UAEK, İran'ın birkaç bomba için gerekli malzemeye sahip olduğunu ancak denetimlere dayanarak bir bomba üzerinde çalışmaya başlamadığını söylüyor.
UAEK son üç aylık raporunda İran'ın geçen yılın sonundan bu yana yüzde 60 oranında zenginleştirme hızını biraz yavaşlattığını söyledi.
İsrail'in İran'ın nükleer tesislerini doğrudan vurması, İsrail'in İran'ın nükleer kapasitesine ilişkin söylemiyle çelişecektir zira bu durum İran'ı bombayı yeniden düşünmek ve Nükleer Silahların Yayılmasını Önleme Anlaşması'ndan çekilmek gibi daha sert bir eylem planına itecektir.

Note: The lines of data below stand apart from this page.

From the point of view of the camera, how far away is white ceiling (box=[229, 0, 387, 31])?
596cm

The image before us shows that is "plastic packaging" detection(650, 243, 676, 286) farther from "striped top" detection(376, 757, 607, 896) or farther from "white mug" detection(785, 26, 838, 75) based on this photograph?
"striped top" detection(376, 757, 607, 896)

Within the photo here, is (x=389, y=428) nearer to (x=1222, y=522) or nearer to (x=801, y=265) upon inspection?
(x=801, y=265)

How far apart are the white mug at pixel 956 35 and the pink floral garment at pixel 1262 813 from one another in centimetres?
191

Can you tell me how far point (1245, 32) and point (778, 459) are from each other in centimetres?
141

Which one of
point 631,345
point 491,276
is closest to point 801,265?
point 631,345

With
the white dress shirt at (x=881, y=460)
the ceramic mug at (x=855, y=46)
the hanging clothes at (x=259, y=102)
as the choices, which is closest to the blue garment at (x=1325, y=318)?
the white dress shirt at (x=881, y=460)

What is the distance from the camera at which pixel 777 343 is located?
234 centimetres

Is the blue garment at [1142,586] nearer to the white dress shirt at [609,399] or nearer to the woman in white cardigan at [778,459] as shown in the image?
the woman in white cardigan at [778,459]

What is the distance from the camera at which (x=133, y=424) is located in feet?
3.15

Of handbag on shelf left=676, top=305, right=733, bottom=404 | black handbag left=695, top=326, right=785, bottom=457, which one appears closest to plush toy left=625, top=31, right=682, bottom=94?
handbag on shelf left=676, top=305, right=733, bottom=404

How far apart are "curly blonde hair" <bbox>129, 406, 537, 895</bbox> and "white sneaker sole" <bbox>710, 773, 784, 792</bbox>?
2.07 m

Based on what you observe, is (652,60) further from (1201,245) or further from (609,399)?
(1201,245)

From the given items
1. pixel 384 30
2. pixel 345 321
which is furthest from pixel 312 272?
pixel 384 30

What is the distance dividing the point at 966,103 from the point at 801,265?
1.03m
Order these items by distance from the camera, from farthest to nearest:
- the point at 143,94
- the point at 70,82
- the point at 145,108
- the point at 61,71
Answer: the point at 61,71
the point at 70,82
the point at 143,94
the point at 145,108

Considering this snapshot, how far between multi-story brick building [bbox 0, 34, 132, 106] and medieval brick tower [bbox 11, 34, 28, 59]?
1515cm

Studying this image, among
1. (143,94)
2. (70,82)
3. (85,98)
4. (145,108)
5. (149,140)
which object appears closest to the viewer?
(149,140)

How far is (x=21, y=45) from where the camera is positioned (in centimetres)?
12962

İsrail savaş uçaklarının İran'ın hava savunmasını aşarak Natanz'a ya da başka bir üst düzey nükleer tesise ulaşmayı başardığı bir senaryoda bile -ki bu bir çevre felaketini de beraberinde getirebilir- ne elde edeceklerinin garantisi yok.
İran, 2018'de ABD'nin anlaşmadan çekilmesinden bu yana nükleer araştırma ve geliştirmede önemli adımlar atıyor -bombalarla ya da tek tek bilim insanlarına veya proje yöneticilerine suikast düzenleyerek yok edilemeyecek bir bilgi birikimi.
Ağır ve öngörülemeyen sonuçlar
İsrail'in İran'ın nükleer tesislerini vurması, İran'ın en değerli devlet tesislerinden birine tam teşekküllü bir askeri saldırı teşkil edeceğinden fiili bir savaş ilanı anlamına gelecektir.
Bu yeni tırmanış seviyesi, mevcut saldırı ve karşılık döngüsünü başlatan ve uluslararası hukukun eşi benzeri görülmemiş bir ihlali olan İran'ın Suriye'deki konsolosluğunun yerle bir edilmesinden bile daha yüksek olacaktır.
Bu sadece İran'ı daha güçlü bir askeri karşılık vermeye zorlamakla kalmayacak, aynı zamanda Irak, Lübnan, Suriye ve Yemen'deki İran'a bağlı gruplardan oluşan "direniş eksenini" Gazze'deki yıkıcı savaşın başlangıcından bu yana İsrail'e karşı en üst düzeyde harekete geçirecektir.
Gazze savaşı nedeniyle giderek artan uluslararası kınamalarla karşı karşıya kalan İsrailli yetkililer, İran'a, özellikle de nükleer tesislerine yönelik doğrudan bir saldırıyı BM'de haklı göstermekte son derece zorlanacak ve bu da Batılı müttefiklerinin "sağlam" desteğinin sınırlarını test edecektir.
Bu arada İsrail ordusu Gazze'deki askeri harekat ve Hizbullah'la sınır çatışmaları nedeniyle zaten oldukça gerilmiş durumda.
Saldırıların sadece İsrail'e yönelik olup olmayacağı da belli değil zira Tahran defalarca İsrail'in herhangi bir büyük saldırısından ABD'yi ve İsrail'le işbirliği yapan bölge ülkelerini de sorumlu tutacağı uyarısında bulunmuştu.
Bu da tüm bölgeyi ve ötesini, genel bir savaş olmasa bile, önemli ölçüde genişlemiş bir askeri çatışmaya maruz bırakacaktır.